(Brief descriptive captions)
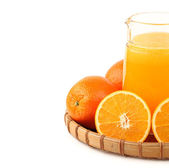 Jug of orange juice — Stock Photo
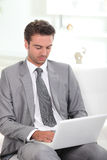 Smart man browsing the Internet Stock Photography
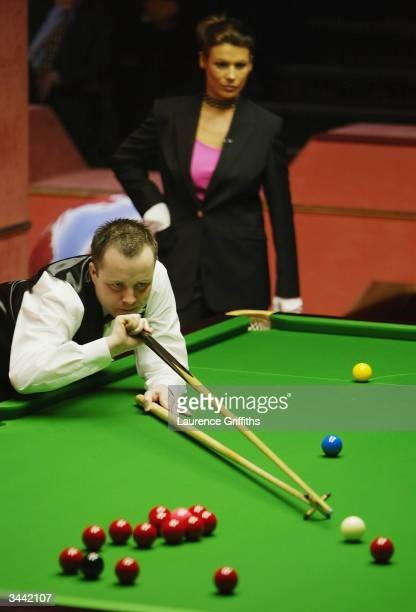 John Higgins is watched by match referee Michaela Tabb during his Embassy World Snooker match against Ryan Day at The Crucible Theatre on April 18...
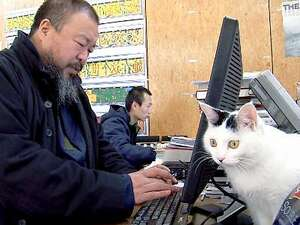 "The twitter-star Ai Weiwei sits in front of his computer with a cat, as seen in the film ""Ai Weiwei: Never Sorry."" ."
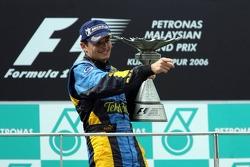 Podium: race winner Giancarlo Fisichella celebrates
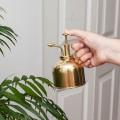 Vaporisateur à plantes vintage en laiton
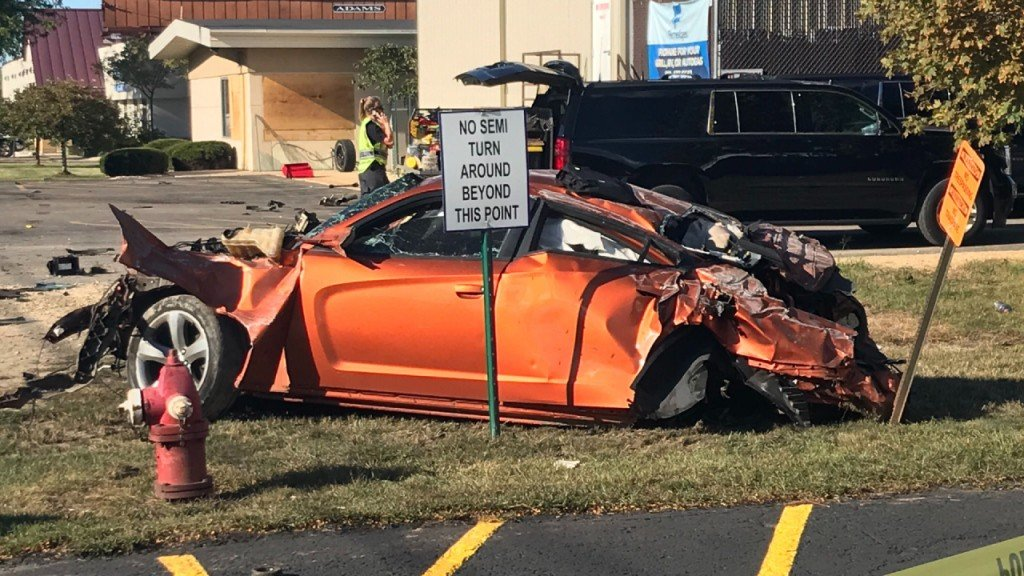 A damaged vehicle involved in a fatal Stoughton Road crash
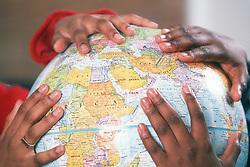 Children with globe, UK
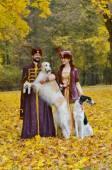Couple in medieval costumes with two borzoi dogs — Stock Photo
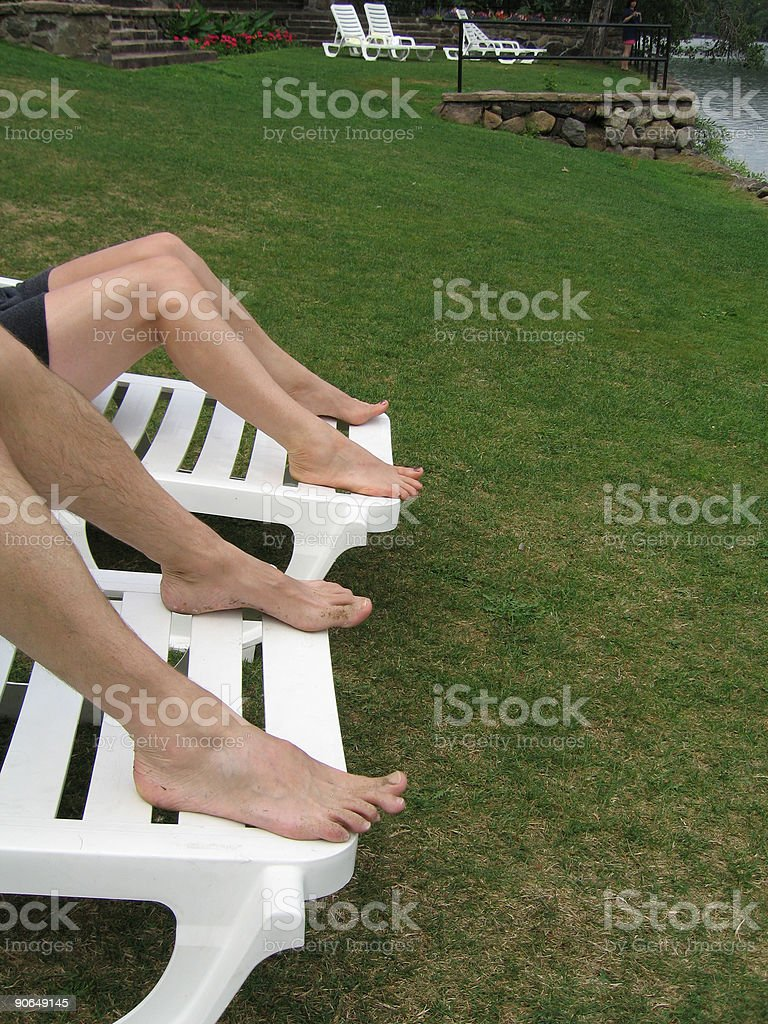 Couple Relaxing by the Lake royalty-free stock photo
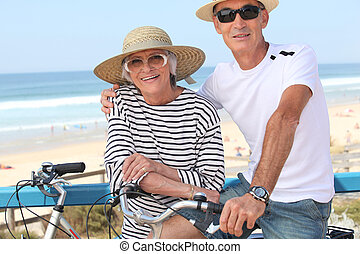 Senior couple riding bikes by the ocean
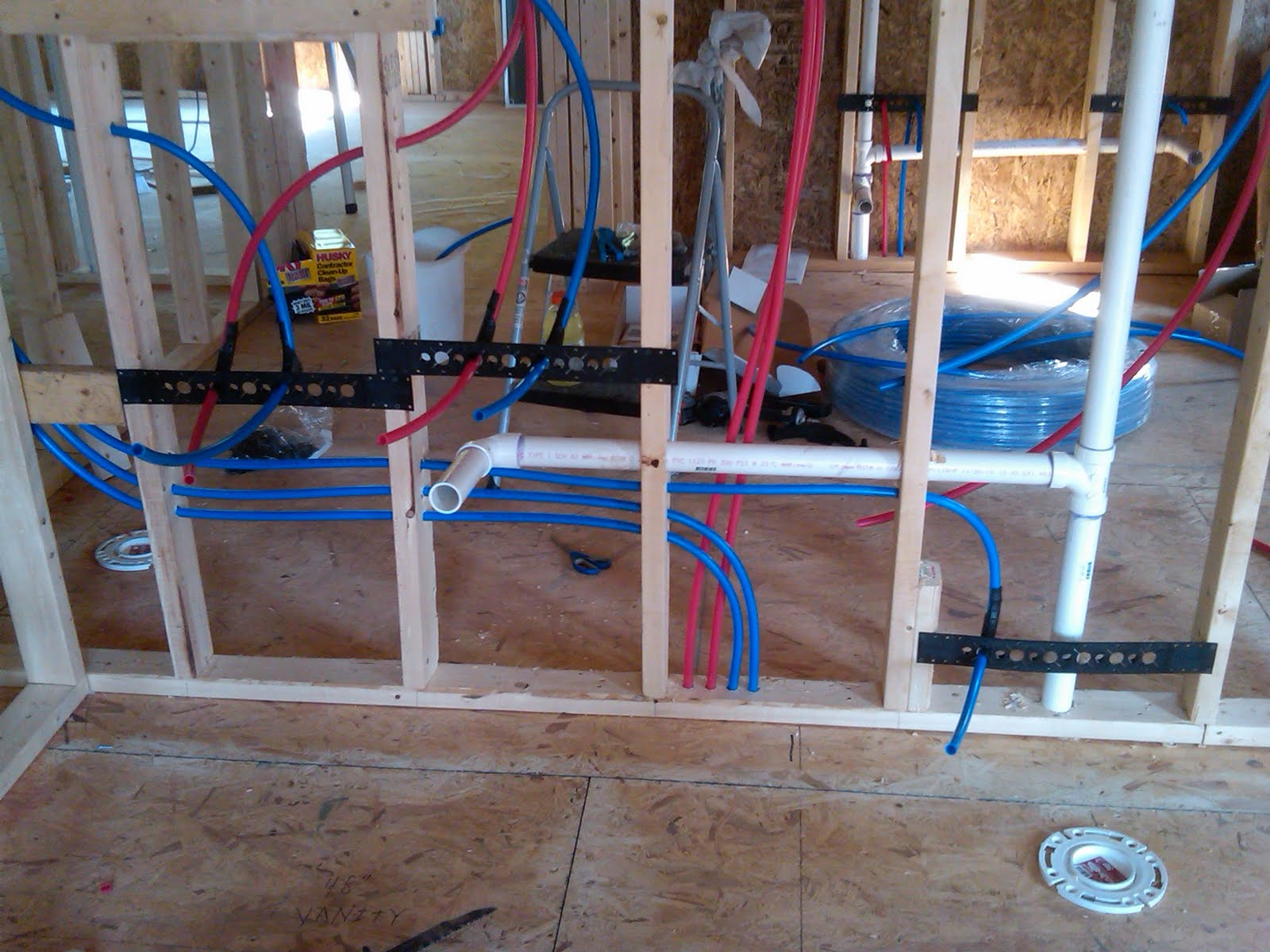 Not quite a teardown plumbing progress pex bathroom for Rough in plumbing for toilet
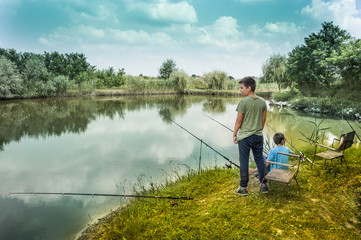 Father and sons fishing on river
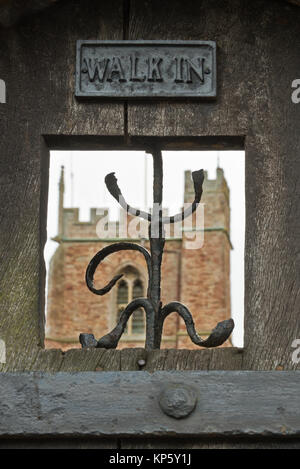 view through the opening in an old wooden garden door with the tower of the church of St George, Dunster, Somerset, - Stock Photo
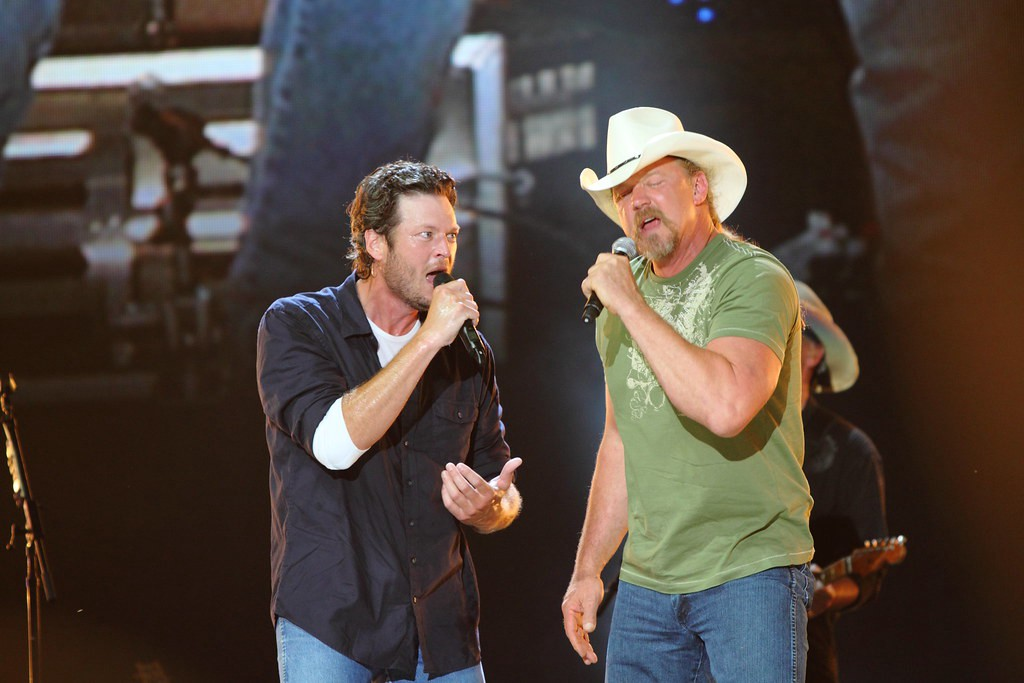 Two shabbily-dressed hillbillies singing a song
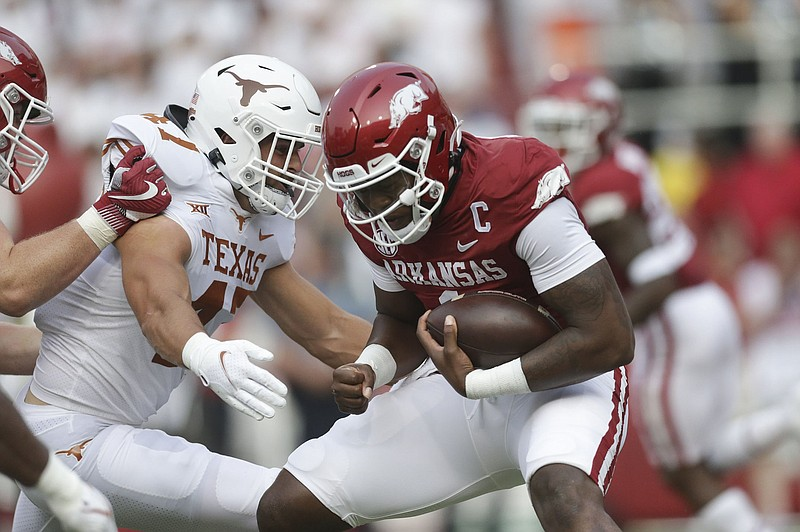 Arkansas quarterback KJ Jefferson (1) carries the ball, Saturday, September 11, 2021 during the first quarter of a football game at Reynolds Razorback Stadium in Fayetteville. Check out nwaonline.com/210912Daily/ for today's photo gallery. .(NWA Democrat-Gazette/Charlie Kaijo)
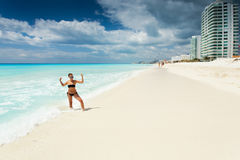 Cancun in Mexico. Beautiful woman on the Cancun beach Royalty Free Stock Images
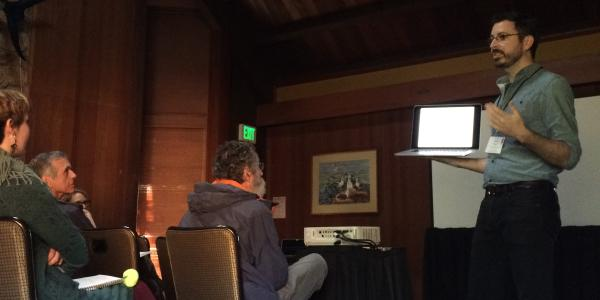 despite a power outage, Scott Taylor presents to a room of ASN members. Scott holds his laptop up for the crowd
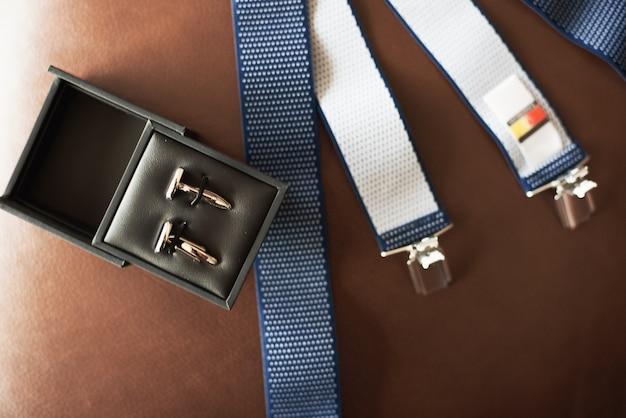Top view of men's accessories on dark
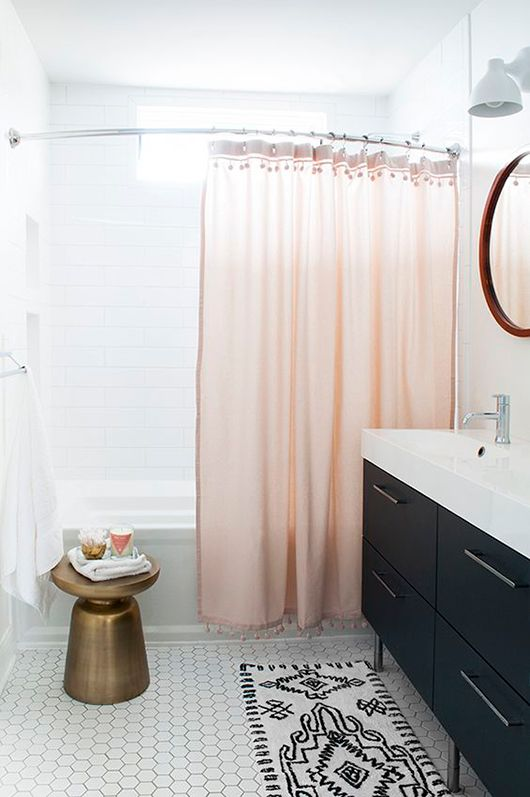 bathroom with pink shower curtain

→ **Assignment**: Using the records above, print exactly the run of lines that starts with the line with "A damaged vehicle" and goes on through the line with "Two shabbily-dressed hillbillies", pictures excluded.

→ **Exercise answer**:
 A damaged vehicle involved in a fatal Stoughton Road crash
 Children with globe, UK
Couple in medieval costumes with two borzoi dogs — Stock Photo
 Couple Relaxing by the Lake royalty-free stock photo
 Senior couple riding bikes by the ocean
 Not quite a teardown plumbing progress pex bathroom for Rough in plumbing for toilet
 Father and sons fishing on river
 view through the opening in an old wooden garden door with the tower of the church of St George, Dunster, Somerset, - Stock Photo
 Two shabbily-dressed hillbillies singing a song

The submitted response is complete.